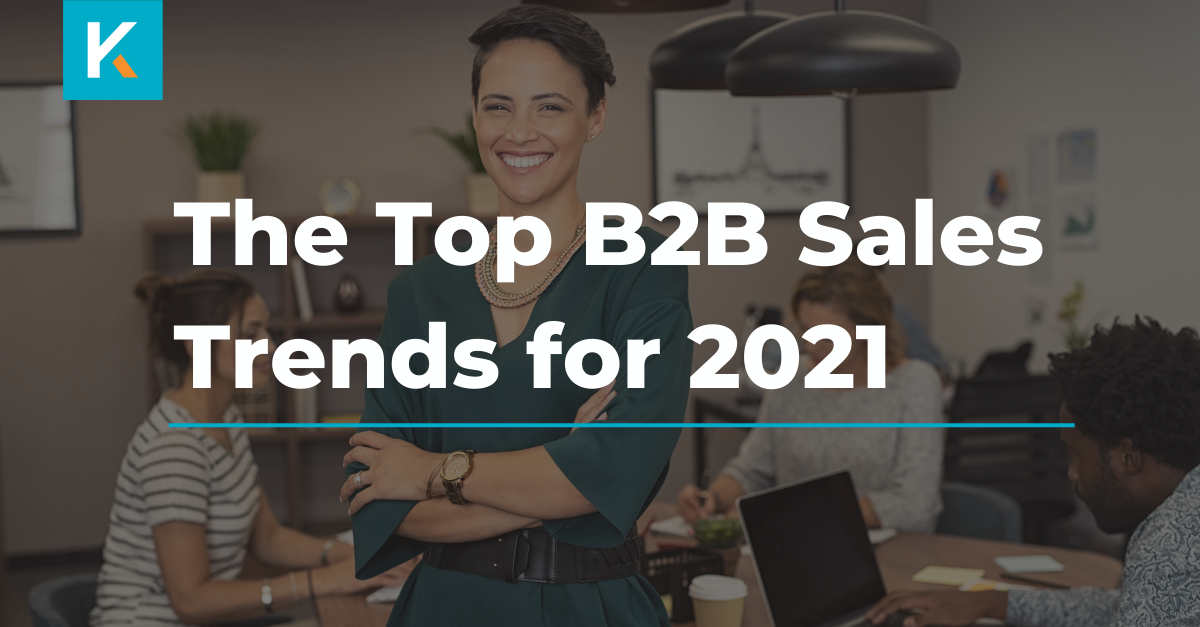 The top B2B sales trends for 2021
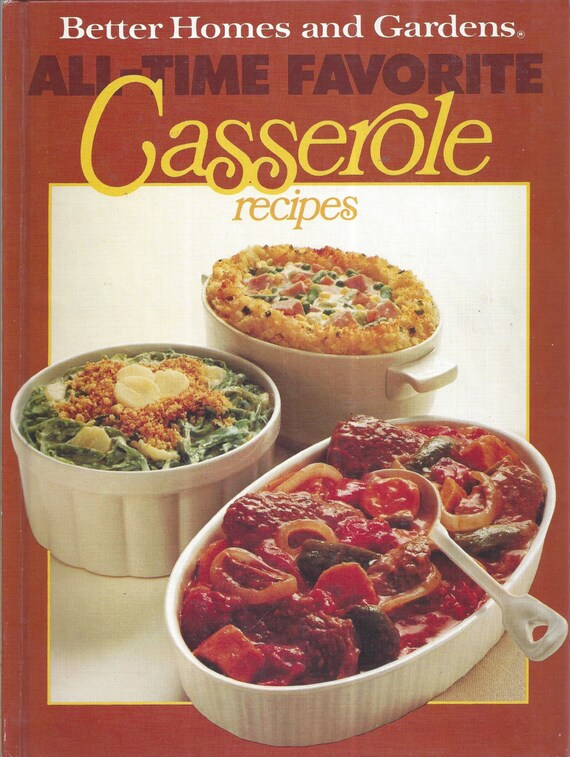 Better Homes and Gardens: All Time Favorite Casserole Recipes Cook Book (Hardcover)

-.-.-

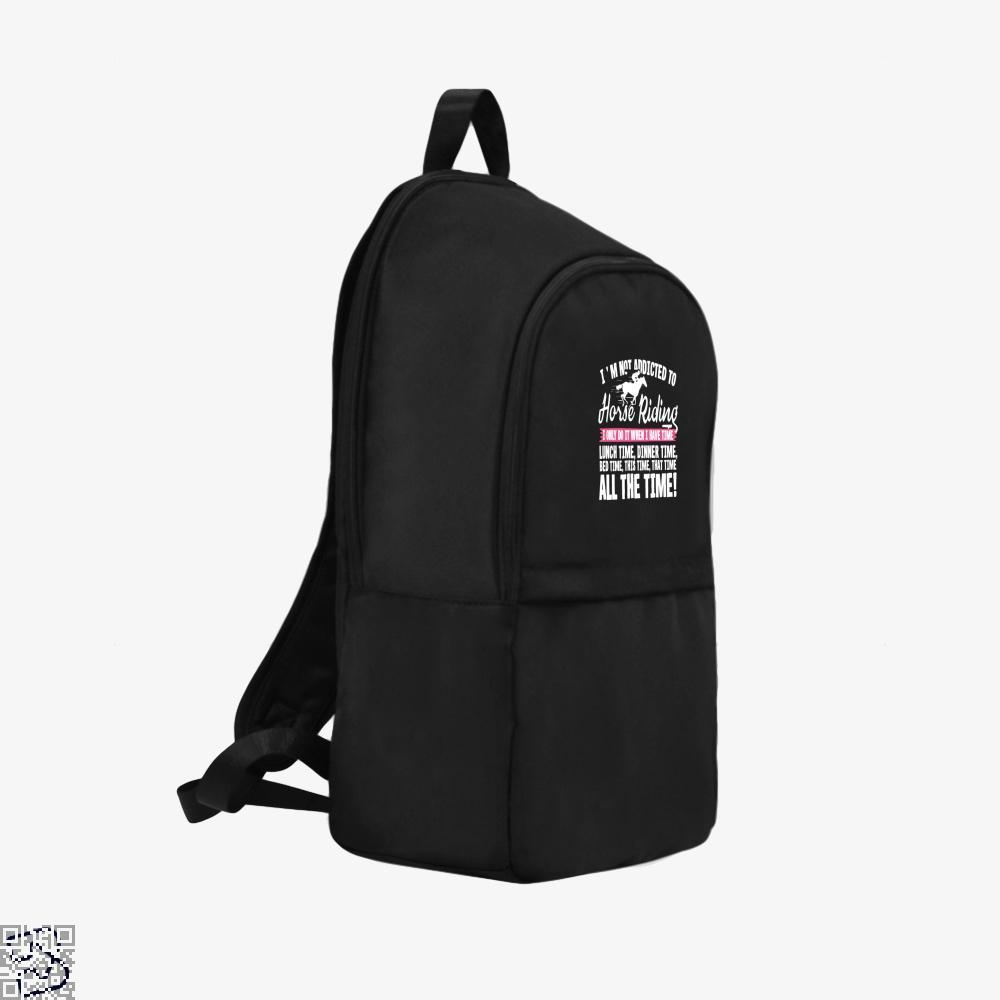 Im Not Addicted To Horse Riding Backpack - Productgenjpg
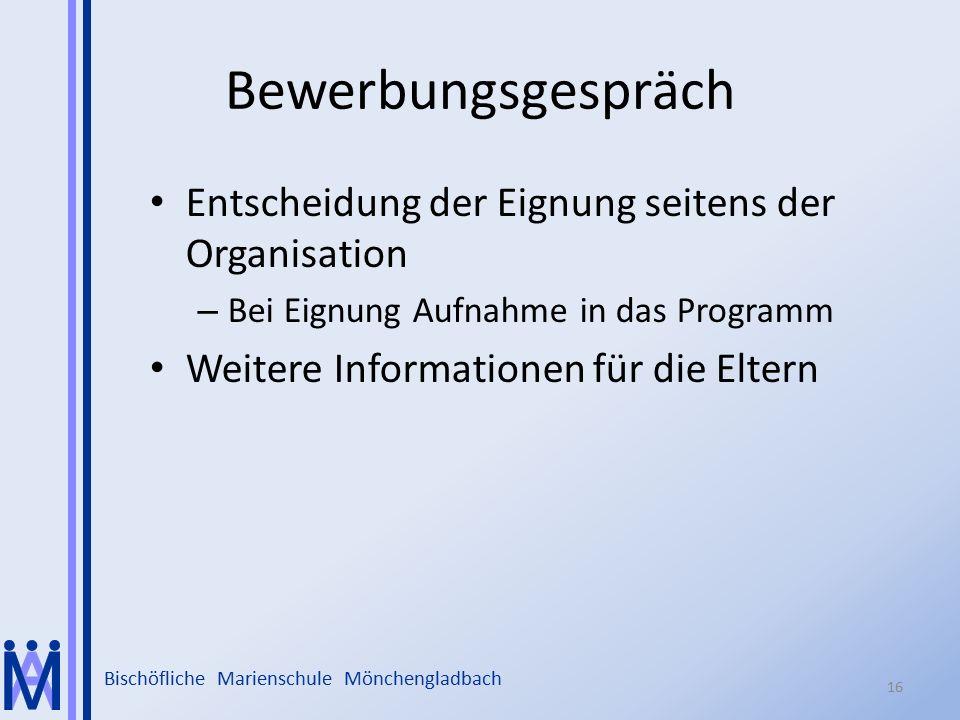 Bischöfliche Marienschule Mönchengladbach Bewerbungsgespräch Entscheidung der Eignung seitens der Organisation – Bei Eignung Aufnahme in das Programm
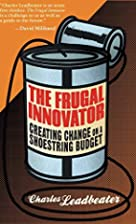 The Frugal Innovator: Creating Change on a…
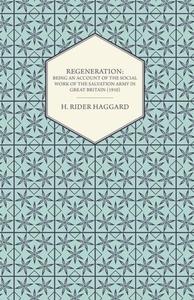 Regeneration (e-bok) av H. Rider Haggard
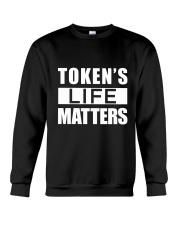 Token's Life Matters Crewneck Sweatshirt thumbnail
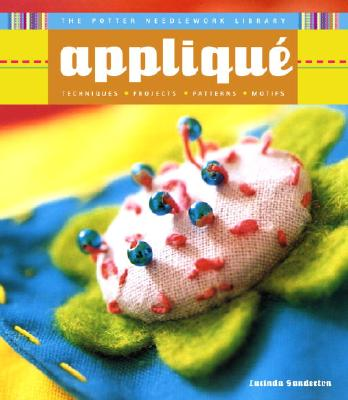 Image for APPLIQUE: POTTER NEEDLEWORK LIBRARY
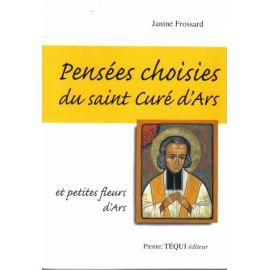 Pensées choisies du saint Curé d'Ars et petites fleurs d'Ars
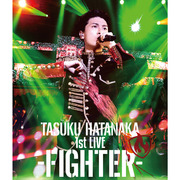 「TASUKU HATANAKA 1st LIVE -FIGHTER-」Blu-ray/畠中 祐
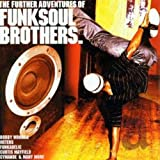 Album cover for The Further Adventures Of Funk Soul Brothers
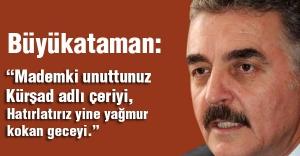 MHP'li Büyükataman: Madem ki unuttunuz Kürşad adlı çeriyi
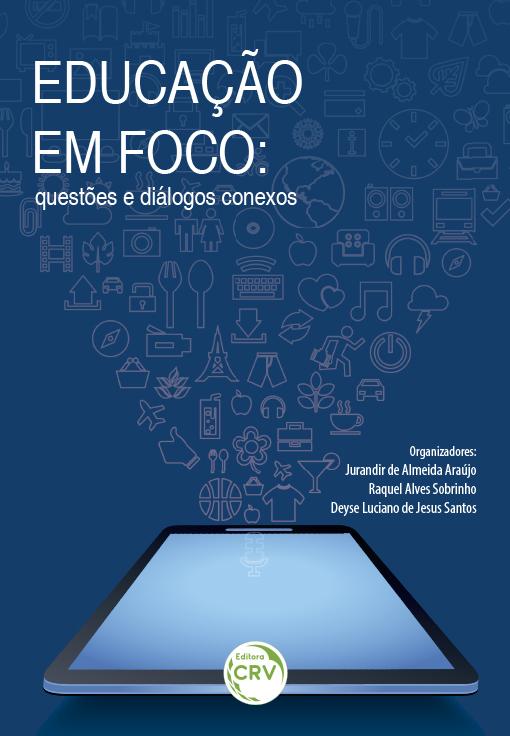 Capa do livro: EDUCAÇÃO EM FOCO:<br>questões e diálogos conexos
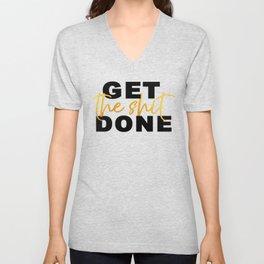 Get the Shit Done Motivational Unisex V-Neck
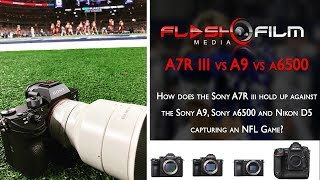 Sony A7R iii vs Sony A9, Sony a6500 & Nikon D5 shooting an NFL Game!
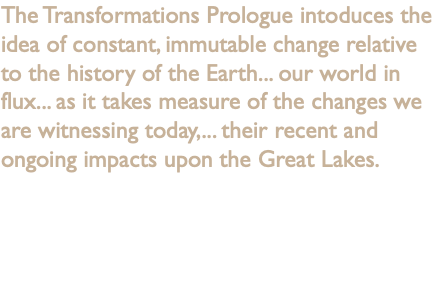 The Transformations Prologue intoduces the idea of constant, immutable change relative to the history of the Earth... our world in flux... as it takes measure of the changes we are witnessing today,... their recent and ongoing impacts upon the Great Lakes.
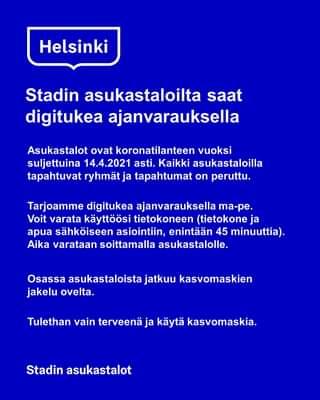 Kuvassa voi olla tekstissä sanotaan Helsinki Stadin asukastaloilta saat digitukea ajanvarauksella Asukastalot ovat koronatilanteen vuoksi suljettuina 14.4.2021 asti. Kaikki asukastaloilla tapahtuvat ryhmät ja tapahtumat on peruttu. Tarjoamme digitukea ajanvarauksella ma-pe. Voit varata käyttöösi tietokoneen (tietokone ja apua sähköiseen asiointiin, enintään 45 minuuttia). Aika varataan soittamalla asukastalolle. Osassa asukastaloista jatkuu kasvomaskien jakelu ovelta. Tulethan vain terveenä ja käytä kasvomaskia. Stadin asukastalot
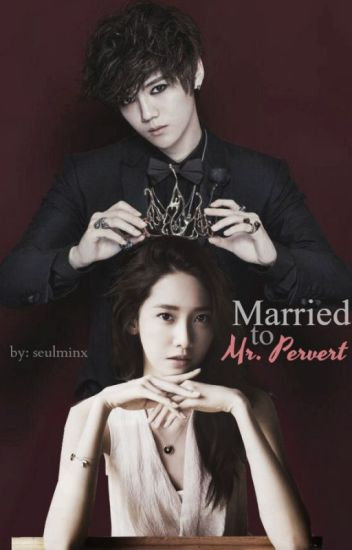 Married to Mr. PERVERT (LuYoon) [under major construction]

-.-.-

In the data above, take the line with "Image for APPLIQUE: POTTER", the line with "The Transformations Prologue", and every line between, and set them down exactly without pictures.

 Image for APPLIQUE: POTTER NEEDLEWORK LIBRARY
 Pensées choisies du saint Curé d'Ars et petites fleurs d'Ars
 「TASUKU HATANAKA 1st LIVE -FIGHTER-」Blu-ray/畠中 祐
 Album cover for The Further Adventures Of Funk Soul Brothers
 MHP'li Büyükataman: Madem ki unuttunuz Kürşad adlı çeriyi
 Capa do livro: EDUCAÇÃO EM FOCO:<br>questões e diálogos conexos
 Get the Shit Done Motivational Unisex V-Neck
 Sony A7R iii vs Sony A9, Sony a6500 & Nikon D5 shooting an NFL Game!
 The Transformations Prologue intoduces the idea of constant, immutable change relative to the history of the Earth... our world in flux... as it takes measure of the changes we are witnessing today,... their recent and ongoing impacts upon the Great Lakes.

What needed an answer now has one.